### PROBLEM TO SOLVE
Everything from the first line of the entries through the line containing "common name: red squirrel" is to be retyped exactly, and nothing beyond it.

☆ ☆ ☆ ☆

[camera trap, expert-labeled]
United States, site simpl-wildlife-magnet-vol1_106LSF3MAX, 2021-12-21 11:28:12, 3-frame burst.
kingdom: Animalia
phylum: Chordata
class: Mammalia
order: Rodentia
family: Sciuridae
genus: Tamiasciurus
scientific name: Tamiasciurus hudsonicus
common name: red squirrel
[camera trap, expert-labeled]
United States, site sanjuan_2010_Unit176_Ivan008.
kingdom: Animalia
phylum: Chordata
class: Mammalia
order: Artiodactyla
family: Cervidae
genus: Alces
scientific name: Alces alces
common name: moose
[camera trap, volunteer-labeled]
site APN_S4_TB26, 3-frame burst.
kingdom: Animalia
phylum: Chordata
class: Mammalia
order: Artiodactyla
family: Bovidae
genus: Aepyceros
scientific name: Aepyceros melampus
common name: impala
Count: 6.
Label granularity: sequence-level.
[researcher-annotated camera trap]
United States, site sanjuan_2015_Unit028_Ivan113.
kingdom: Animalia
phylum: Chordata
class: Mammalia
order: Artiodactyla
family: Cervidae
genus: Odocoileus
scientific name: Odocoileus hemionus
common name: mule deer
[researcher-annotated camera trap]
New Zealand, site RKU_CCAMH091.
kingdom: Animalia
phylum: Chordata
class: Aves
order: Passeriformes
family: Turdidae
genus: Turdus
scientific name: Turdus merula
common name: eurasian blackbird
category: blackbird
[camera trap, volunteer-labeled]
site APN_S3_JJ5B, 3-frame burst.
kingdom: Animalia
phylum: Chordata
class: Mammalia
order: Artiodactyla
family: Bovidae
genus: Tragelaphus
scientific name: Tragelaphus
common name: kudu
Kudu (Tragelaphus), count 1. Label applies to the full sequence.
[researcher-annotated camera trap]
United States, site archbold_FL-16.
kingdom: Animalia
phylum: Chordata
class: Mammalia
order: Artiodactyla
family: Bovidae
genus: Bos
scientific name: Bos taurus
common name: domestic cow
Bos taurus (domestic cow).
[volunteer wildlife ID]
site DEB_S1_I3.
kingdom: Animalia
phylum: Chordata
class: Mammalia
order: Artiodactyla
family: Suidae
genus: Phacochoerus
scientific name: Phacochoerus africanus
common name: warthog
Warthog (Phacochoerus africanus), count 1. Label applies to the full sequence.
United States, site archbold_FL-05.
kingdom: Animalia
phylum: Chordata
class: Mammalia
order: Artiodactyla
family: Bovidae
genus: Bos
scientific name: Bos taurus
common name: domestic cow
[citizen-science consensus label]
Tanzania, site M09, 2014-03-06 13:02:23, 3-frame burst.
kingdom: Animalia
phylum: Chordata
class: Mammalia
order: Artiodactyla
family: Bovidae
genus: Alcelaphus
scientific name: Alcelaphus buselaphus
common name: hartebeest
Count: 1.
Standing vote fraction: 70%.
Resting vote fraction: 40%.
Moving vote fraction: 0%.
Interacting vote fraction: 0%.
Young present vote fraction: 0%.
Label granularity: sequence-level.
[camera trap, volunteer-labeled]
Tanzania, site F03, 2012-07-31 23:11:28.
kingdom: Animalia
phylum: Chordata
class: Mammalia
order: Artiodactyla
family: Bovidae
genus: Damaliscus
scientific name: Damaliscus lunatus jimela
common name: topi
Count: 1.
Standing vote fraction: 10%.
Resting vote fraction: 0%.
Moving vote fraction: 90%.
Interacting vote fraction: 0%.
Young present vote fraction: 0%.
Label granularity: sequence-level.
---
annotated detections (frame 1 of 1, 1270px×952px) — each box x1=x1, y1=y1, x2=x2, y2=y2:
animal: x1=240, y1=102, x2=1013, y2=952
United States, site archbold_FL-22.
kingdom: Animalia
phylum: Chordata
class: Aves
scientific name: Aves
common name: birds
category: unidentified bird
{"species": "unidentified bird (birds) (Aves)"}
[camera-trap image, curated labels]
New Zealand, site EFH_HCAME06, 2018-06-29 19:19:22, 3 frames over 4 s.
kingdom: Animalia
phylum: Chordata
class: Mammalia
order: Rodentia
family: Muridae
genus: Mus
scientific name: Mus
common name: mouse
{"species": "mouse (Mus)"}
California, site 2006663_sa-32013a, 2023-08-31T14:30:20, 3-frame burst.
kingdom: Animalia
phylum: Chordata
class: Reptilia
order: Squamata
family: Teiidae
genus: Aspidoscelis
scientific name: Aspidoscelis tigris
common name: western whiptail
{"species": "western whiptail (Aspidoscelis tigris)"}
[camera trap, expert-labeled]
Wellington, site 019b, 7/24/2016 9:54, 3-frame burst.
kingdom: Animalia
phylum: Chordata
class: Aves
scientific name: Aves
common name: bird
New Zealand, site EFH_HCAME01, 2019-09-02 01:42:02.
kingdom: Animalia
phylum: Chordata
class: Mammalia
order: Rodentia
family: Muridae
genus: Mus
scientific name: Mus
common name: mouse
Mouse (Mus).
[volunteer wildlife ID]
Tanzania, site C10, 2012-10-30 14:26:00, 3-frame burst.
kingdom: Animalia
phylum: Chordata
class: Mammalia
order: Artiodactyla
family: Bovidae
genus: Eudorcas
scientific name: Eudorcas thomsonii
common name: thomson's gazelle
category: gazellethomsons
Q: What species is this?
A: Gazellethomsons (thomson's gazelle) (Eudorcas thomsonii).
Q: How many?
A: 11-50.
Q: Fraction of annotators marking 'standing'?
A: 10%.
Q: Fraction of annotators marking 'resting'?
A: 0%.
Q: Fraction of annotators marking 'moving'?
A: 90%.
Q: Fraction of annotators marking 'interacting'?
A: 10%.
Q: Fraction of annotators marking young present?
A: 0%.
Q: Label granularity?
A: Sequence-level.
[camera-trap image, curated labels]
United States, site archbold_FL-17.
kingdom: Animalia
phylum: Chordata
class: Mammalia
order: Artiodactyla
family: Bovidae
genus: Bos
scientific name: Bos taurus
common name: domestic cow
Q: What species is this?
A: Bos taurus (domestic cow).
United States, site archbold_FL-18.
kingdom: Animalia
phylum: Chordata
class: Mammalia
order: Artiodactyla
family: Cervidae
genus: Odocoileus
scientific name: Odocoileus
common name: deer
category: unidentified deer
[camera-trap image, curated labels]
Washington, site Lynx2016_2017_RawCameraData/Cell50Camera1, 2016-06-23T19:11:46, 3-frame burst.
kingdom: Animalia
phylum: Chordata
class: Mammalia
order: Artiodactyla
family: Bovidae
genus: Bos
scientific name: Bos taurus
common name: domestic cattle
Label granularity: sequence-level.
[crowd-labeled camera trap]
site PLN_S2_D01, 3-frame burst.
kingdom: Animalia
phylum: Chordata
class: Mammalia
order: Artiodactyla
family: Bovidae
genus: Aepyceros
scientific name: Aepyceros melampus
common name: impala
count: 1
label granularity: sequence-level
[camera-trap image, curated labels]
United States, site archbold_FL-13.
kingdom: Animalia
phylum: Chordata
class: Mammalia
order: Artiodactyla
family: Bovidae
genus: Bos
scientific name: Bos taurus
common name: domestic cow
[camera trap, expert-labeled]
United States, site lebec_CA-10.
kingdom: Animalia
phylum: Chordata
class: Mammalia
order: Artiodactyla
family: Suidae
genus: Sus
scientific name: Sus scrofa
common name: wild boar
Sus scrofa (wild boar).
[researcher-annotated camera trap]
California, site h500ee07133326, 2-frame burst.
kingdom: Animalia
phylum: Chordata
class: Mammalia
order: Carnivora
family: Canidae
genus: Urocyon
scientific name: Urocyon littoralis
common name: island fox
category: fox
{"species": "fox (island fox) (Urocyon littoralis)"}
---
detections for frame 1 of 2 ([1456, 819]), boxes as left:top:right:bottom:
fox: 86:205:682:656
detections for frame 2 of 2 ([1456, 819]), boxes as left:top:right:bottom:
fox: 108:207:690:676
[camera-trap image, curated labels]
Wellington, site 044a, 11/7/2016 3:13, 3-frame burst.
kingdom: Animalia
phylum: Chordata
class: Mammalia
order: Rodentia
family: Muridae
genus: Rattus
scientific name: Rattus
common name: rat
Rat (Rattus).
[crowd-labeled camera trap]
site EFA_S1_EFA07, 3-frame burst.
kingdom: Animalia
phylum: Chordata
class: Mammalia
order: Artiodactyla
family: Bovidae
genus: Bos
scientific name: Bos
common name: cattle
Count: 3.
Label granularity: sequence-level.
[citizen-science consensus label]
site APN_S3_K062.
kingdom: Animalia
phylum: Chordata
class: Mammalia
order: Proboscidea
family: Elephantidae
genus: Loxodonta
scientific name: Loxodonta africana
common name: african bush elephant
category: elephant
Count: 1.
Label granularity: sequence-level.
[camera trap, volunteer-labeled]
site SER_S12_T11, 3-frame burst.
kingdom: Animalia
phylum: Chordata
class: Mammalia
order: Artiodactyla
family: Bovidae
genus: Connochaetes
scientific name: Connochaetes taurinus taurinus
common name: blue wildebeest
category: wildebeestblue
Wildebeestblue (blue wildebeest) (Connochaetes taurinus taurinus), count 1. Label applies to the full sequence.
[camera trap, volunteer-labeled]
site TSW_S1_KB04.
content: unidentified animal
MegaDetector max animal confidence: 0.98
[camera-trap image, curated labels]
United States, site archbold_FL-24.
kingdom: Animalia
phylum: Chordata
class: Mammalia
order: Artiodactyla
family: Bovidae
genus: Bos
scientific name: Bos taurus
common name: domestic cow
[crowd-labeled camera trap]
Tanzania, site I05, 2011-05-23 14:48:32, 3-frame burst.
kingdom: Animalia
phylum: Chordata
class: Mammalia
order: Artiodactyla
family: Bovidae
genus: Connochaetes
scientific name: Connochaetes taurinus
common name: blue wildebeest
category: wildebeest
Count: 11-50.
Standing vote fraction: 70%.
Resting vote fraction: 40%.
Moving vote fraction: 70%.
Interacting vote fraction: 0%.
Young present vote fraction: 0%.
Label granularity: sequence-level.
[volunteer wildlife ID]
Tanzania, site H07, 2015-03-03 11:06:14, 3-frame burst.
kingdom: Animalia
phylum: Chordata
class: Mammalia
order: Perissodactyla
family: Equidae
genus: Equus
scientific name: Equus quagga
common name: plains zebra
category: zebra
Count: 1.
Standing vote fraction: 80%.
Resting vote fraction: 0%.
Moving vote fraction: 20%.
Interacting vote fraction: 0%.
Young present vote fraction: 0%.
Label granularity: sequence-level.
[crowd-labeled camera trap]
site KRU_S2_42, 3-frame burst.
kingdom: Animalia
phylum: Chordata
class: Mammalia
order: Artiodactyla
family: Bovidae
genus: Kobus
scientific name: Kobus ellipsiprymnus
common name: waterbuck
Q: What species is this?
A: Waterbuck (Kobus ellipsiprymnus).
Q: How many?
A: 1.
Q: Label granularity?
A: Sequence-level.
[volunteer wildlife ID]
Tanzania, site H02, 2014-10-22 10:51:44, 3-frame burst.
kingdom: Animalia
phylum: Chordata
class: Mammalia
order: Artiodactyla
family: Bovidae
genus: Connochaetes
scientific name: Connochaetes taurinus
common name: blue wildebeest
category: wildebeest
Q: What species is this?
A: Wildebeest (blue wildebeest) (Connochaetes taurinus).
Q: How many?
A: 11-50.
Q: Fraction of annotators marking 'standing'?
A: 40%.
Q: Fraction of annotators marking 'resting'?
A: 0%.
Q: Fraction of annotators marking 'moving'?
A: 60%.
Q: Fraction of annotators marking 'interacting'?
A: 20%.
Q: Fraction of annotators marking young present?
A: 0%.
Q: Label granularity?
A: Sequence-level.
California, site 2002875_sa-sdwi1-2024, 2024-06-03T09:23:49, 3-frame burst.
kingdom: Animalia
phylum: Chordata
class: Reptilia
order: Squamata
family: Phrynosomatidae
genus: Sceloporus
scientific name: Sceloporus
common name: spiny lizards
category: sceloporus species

☆ ☆ ☆ ☆

### WRITTEN ANSWER
[camera trap, expert-labeled]
United States, site simpl-wildlife-magnet-vol1_106LSF3MAX, 2021-12-21 11:28:12, 3-frame burst.
kingdom: Animalia
phylum: Chordata
class: Mammalia
order: Rodentia
family: Sciuridae
genus: Tamiasciurus
scientific name: Tamiasciurus hudsonicus
common name: red squirrel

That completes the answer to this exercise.